Raising the groundwater level in peat can, conversely, cause emissions of nitrous oxide and methane. Where and when does this happen, and how high can you raise the groundwater level without these kinds of undesirable side effects? 

A more integrated and area-based approach to peatlands is therefore necessary to properly weigh land-use desires. Peatlands host important natural areas such as raised bogs, stream valleys, wetlands, and marshes. For these areas, methods are being sought to preserve or restore natural values: for example, by (re)wetting areas and allowing the peat to grow again. They can then also serve as carbon storage sites. 

Wageningen University & Research is a partner in research projects working on peat conservation in agricultural and natural areas. With experiments and model studies, Wageningen scientists gather insight into the effects of measures in the peatlands. Model studies indicate what happens when we apply measures on a large scale. 

Peatlands can be a habitat for a wide variety of plant and animal species, and thus a source of biodiversity. In peatlands that were drained and excavated in the past, peat-forming vegetation can be restored. This can also be done in stream valleys. This also helps to retain water. 

Wet peat meadow areas are an important habitat for meadow birds. Populations of meadow birds have been declining for decades. Large-scale wetting of peat meadow areas offers opportunities for developing suitable habitat for meadow birds. Meadow birds do need grassland, so agricultural management must be carefully designed. 

Wageningen University & Research investigates the development of ecosystems in peatlands and possibilities for the restoration of wet natural areas, peat marshes, and stream valleys. In the short term, we look at the effects of land use and restoration measures on ecological processes. In the long term, we look at the effects of climate change on peat ecosystems. 

A large part of the Dutch subsurface consists of peat. Peat landscapes have emerged from an interplay between man and nature. Parts have been excavated for peat extraction or have disappeared due to oxidation. Other peat areas have become submerged because the soil subsided when they were drained. 

In the peat landscapes we still have in the Netherlands, we find traces of past habitation and other uses. For this reason, our raised bog landscapes are also called archaeological treasure troves. However, peat landscapes are also sources of geological information. Information about the origin of the areas and the properties and behavior of different types of peat is stored in the geomorphology and soil types of these landscapes. 

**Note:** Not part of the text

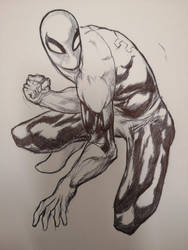 SPIDEY SKETCH FOR A FRIEND'S NEPHEW by AgostinoF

Knowledge about the origin of peat landscapes in the past and their development is necessary to develop and preserve them for the future as natural areas, habitats, and cultural-historical heritage. Which peat-forming ecosystems can we bring back to the Netherlands? 

Wageningen University & Research investigates interactions between peat landscapes and humans over long timescales. We create reconstructions and projections of peat growth in raised bog landscapes and research the landscape history of peat areas. We create maps of landforms and soil types in peat areas and monitor vegetation with drones.

Peat landscapes make up a large part of the Netherlands and form our soft subsurface. To live in these landscapes, we must organize and use them in clever ways. How can we practice agriculture there without the soil subsiding further and without more greenhouse gases being released, while ensuring farmers have a viable income? Plants and trees on farmyards can contribute to biodiversity in peat meadow areas, and farmers can earn additional income from this. Are forms of residential construction possible on the soft subsurface? What will the landscape look like in the future? 

Peat researchers at Wageningen University & Research create visions for the long-term design of peatlands that are resistant to a changing climate. They search for business models and designs that fit the soil-water system in peatlands and for new forms of agriculture and nature that are adapted to them.